In our new series #GMinyourgarden, we’re peeking over the fence into gardens across the country to explore their places in our lives today. Not large, designer-led spaces, but small-scale personal gardens lovingly nurtured by their creators (and which nurture them right back!).
This week, our Head Gardener Matt Collins shares a rare look at his own garden in Hampshire:
“The garden at home is small yet oddly long; a bit of a channel. Moving in two years ago, what we inherited was predominantly lawn, which I’ve gradually etched away at for flowers.
The intent was to get as far as I could for free, or on the cheap: plants propagated from division, cuttings, seeds and sneaky snippings; manure from a local smallholding; a cold-frame constructed from unearthed rubble, trees as birthday presents… It’s taking longer than I hoped to cover the encircling fences with climbers, however bit by bit the herbage gathers pace.

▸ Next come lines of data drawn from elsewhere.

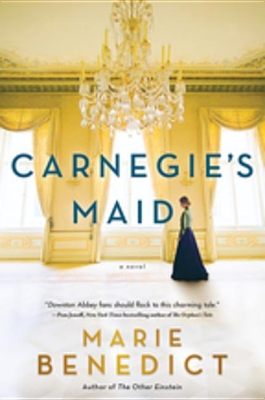 Carnegie's Maid by MARIE BENEDICT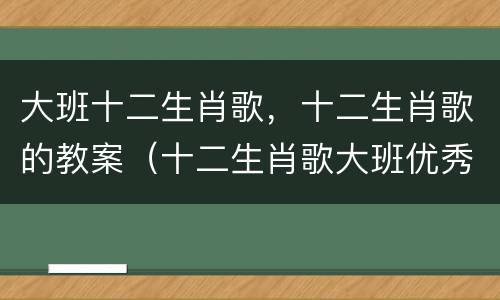 大班十二生肖歌，十二生肖歌的教案（十二生肖歌大班优秀教案）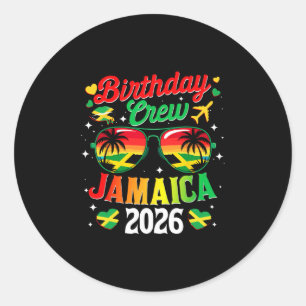 Birthday Crew Jamaica 2026 Birthday Family Trip Cr Classic Round Sticker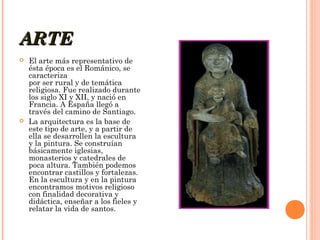 ARTE




El arte más representativo de
ésta época es el Románico, se
caracteriza 
por ser rural y de temática
religiosa. Fue realizado durante
los siglo XI y XII, y nació en
Francia. A España llegó a
través del camino de Santiago.
La arquitectura es la base de
este tipo de arte, y a partir de
ella se desarrollen la escultura
y la pintura. Se construían
básicamente iglesias,
monasterios y catedrales de
poca altura. También podemos
encontrar castillos y fortalezas.
En la escultura y en la pintura
encontramos motivos religioso
con finalidad decorativa y
didáctica, enseñar a los fieles y
relatar la vida de santos.

 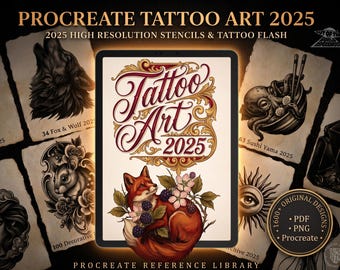 May include: A digital tablet displaying the text Tattoo Art 2025 with a fox and blackberry illustration, surrounded by various tattoo stencil sketches including a wolf, octopus, and eye, with text labels like 1600+ Original Designs PDF PNG Procreate.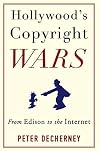 Hollywood's Copyright Wars: From Edison to the Internet
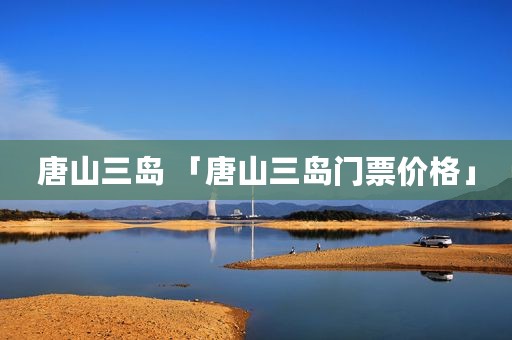 唐山三岛 「唐山三岛门票价格」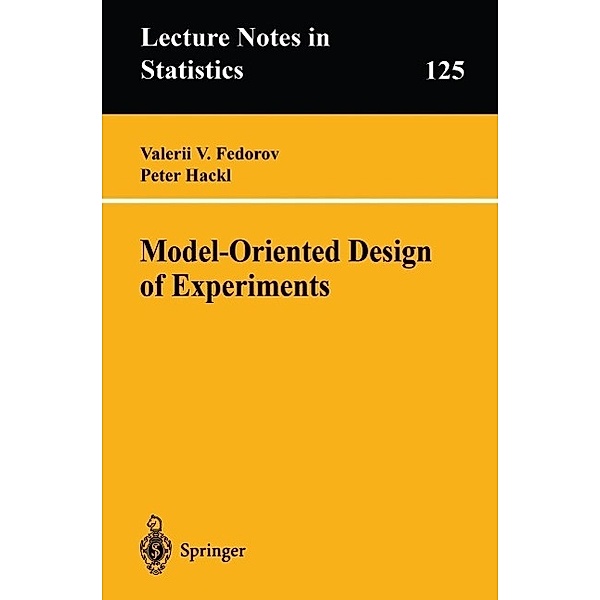 Model-Oriented Design of Experiments / Lecture Notes in Statistics Bd.125, Valerii V. Fedorov, Peter Hackl
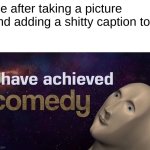 haha comedy | Me after taking a picture and adding a shitty caption to it | image tagged in i have achieved comedy,laugh i dare you,wait are you actually reading the tags,ha ha tags go brr | made w/ Imgflip meme maker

Owing to its slight size, this is more a garden of ‘details’ than of soothing, stylish repetitions(!), and under ‘details’ file the toy cars, discarded sticks and creative interventions contributed by our young children, and the mismatched flowers that are forever going to seed quicker than I can tend them.
But I feel very fortunate in having a space in which to nurture whimsical plantings — plants gifted by friends, spotted on a trip abroad or snaffled impulsively from a seed-head somewhere; that, for me, was always the draw of a small garden of my own.”